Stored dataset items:

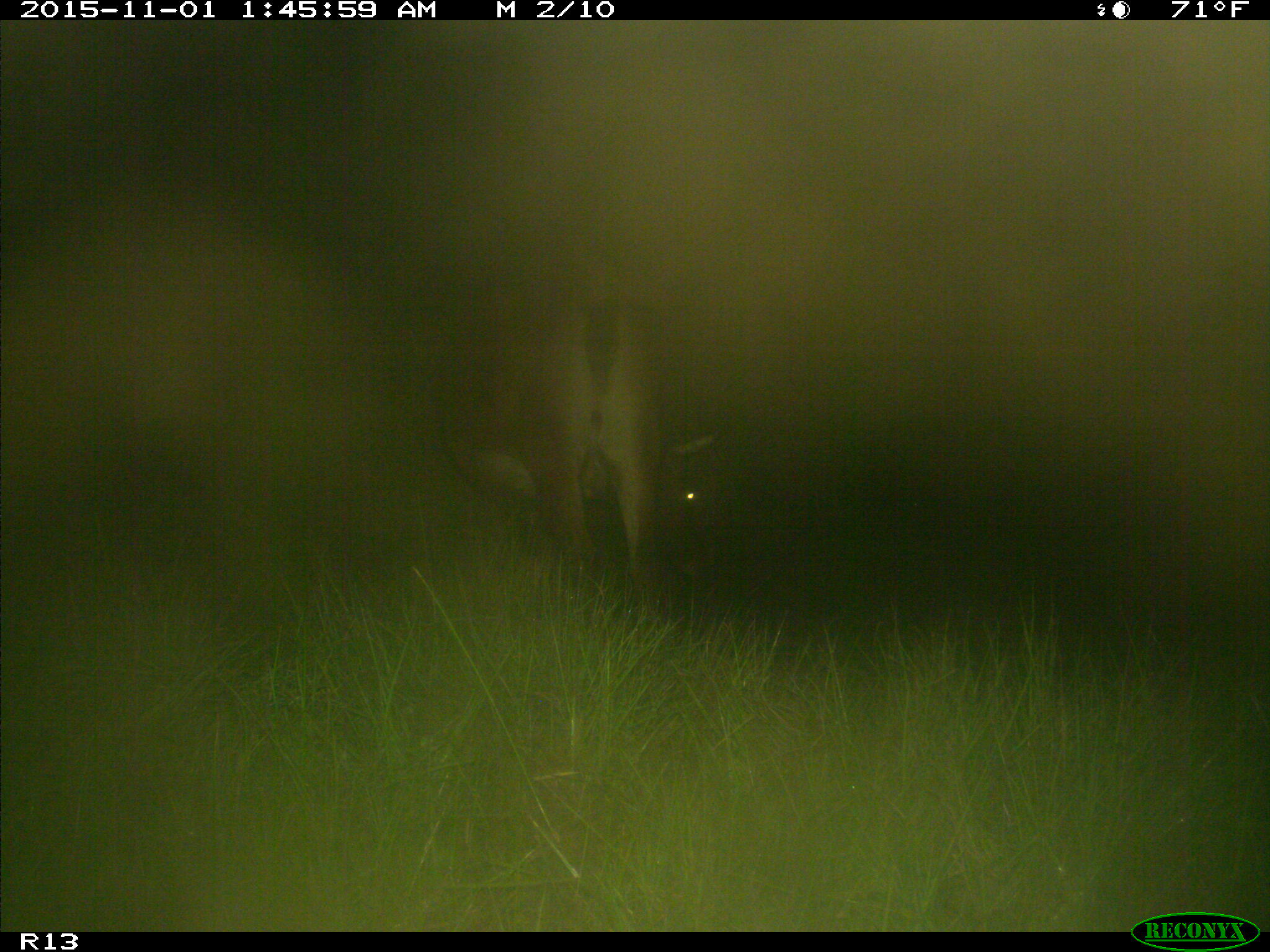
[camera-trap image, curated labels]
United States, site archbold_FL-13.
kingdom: Animalia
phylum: Chordata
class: Mammalia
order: Artiodactyla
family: Bovidae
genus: Bos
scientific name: Bos taurus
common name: domestic cow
Bos taurus (domestic cow).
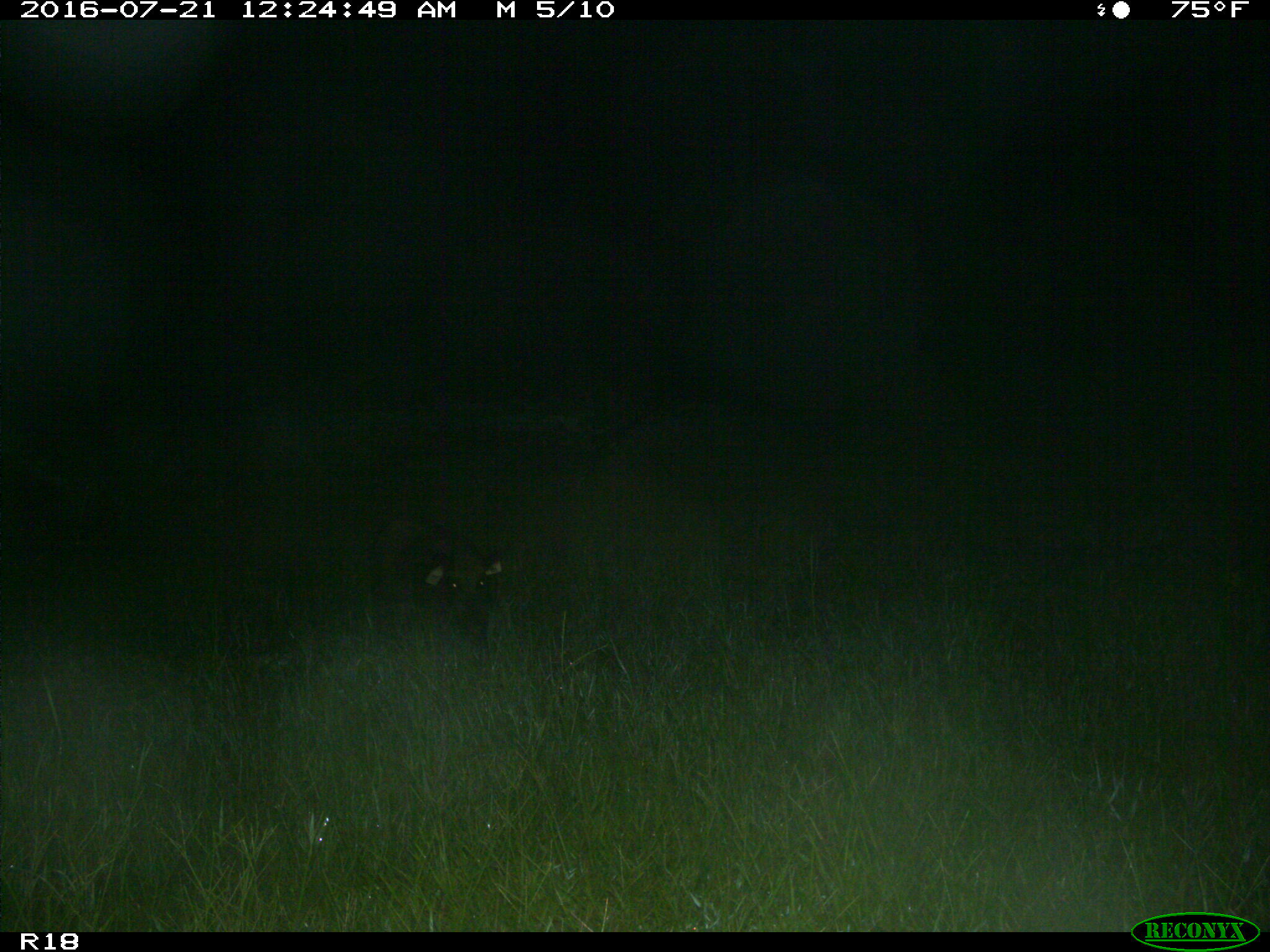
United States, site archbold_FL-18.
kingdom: Animalia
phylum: Chordata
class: Mammalia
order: Artiodactyla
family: Suidae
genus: Sus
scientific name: Sus scrofa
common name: wild boar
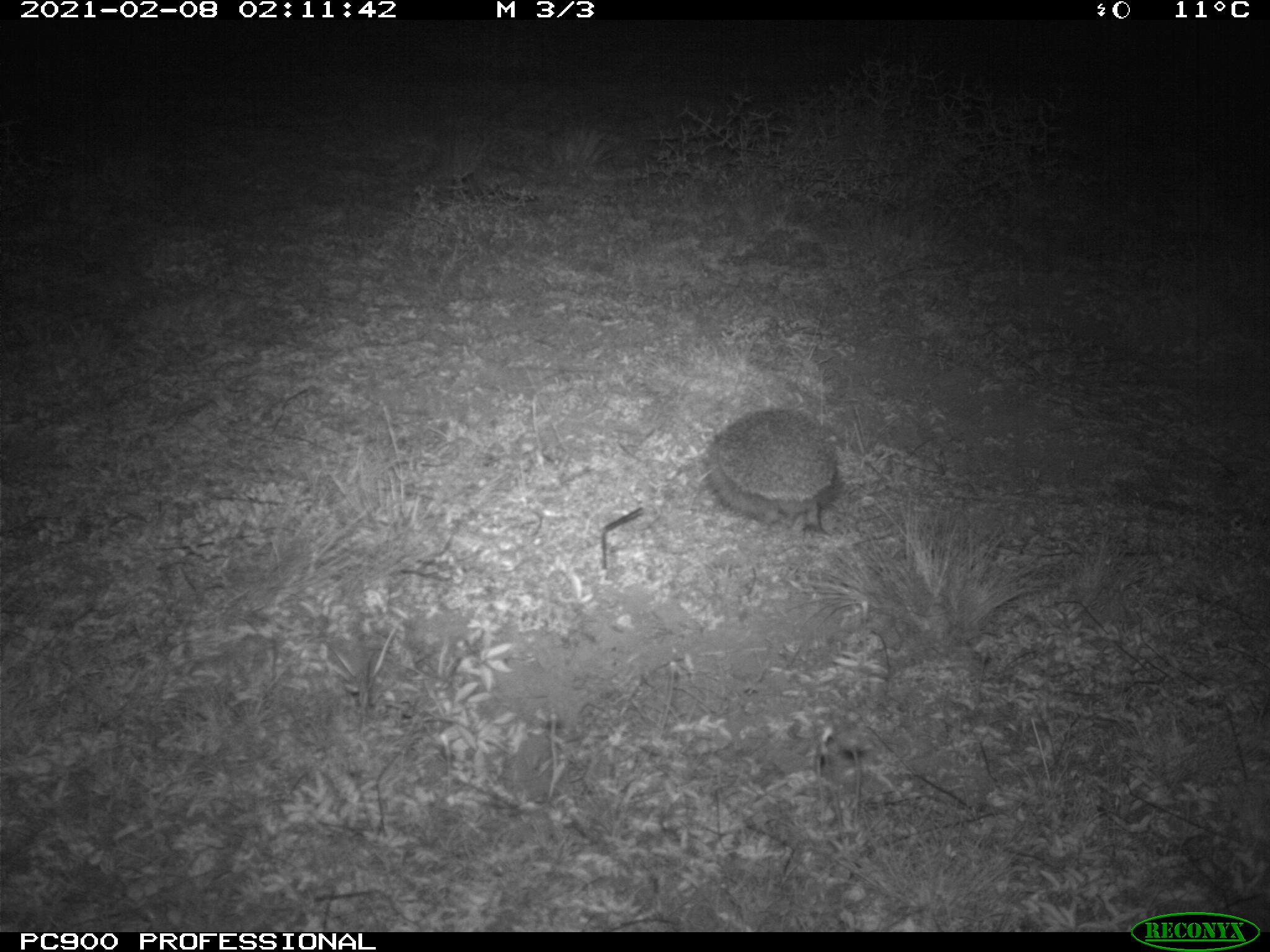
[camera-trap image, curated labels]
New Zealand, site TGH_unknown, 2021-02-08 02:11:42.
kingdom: Animalia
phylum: Chordata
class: Mammalia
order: Eulipotyphla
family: Erinaceidae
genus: Erinaceus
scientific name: Erinaceus europaeus europaeus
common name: european hedgehog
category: hedgehog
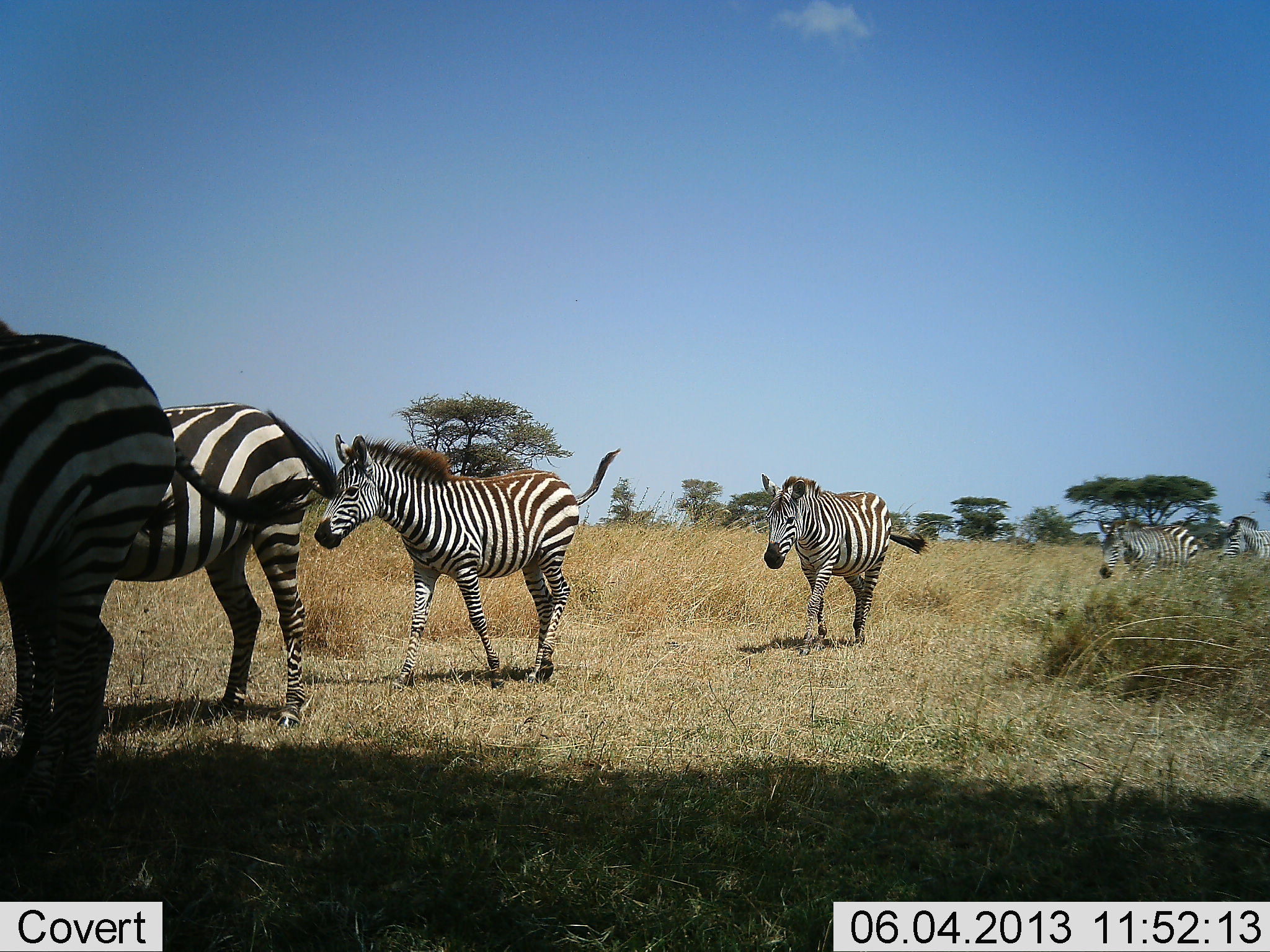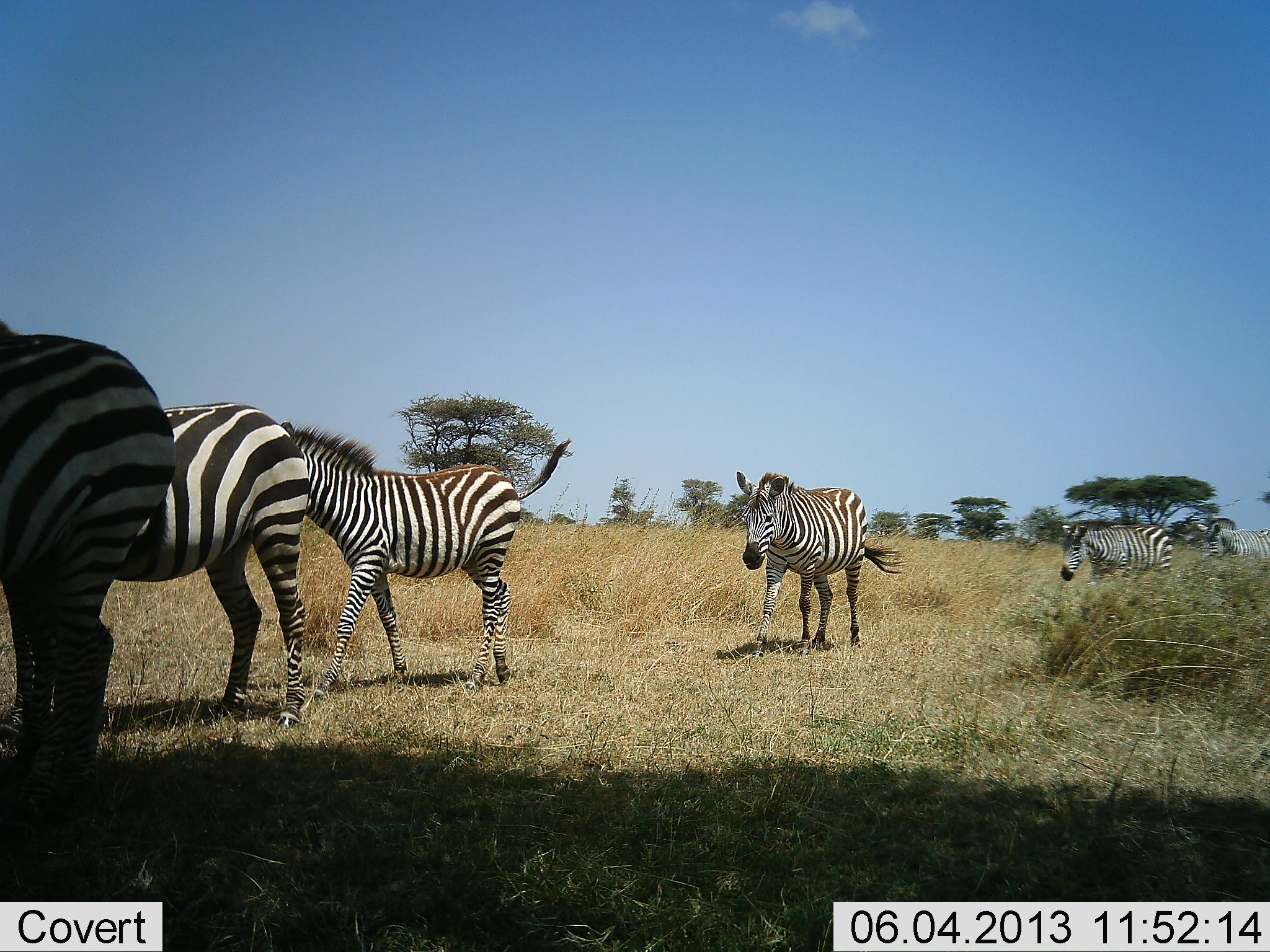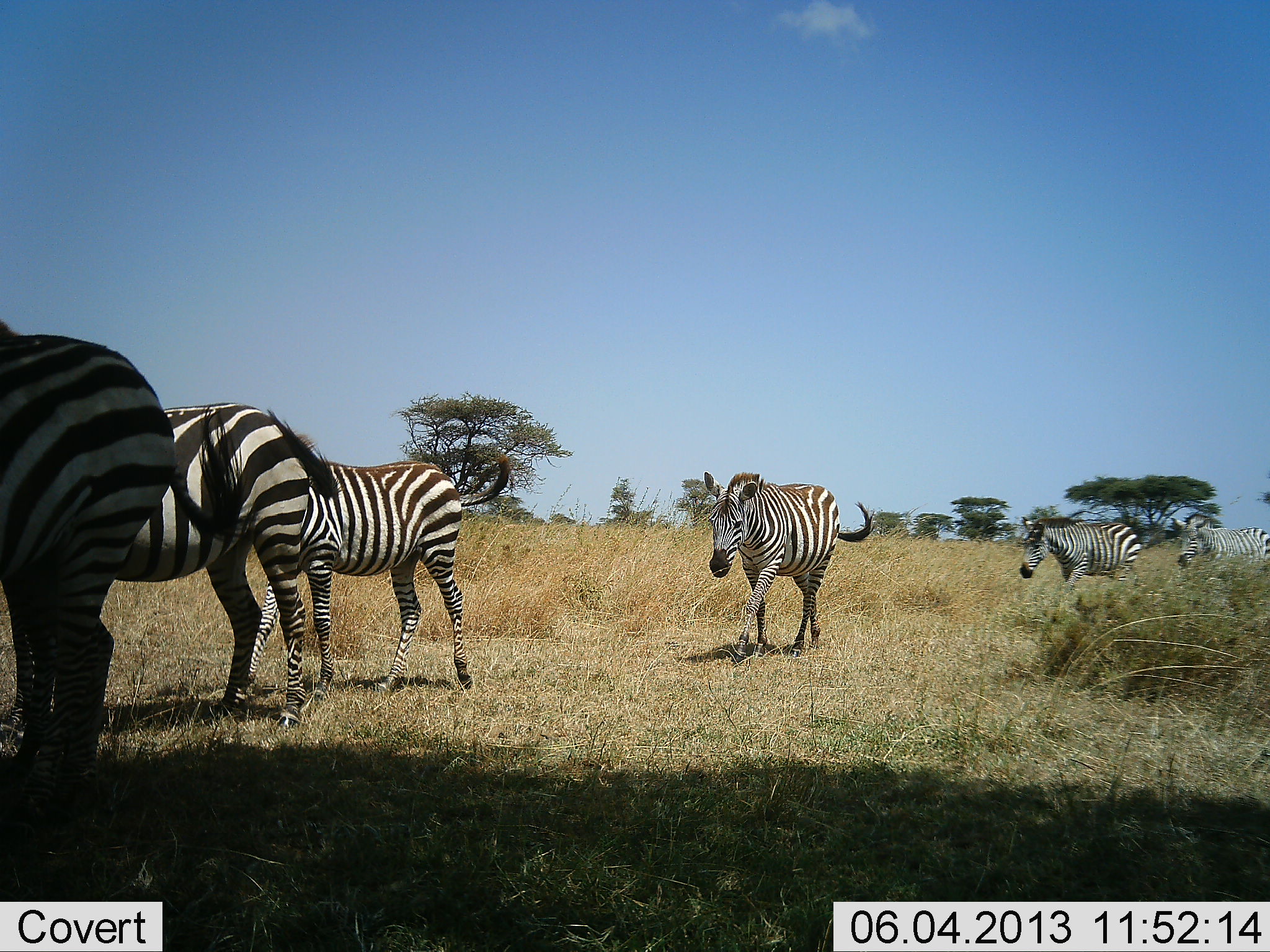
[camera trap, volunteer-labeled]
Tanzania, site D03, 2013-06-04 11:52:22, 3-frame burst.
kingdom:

What is needed
The lines you need are those with the word "States"; list them from the entries.

Your solution
United States, site archbold_FL-13.
United States, site archbold_FL-18.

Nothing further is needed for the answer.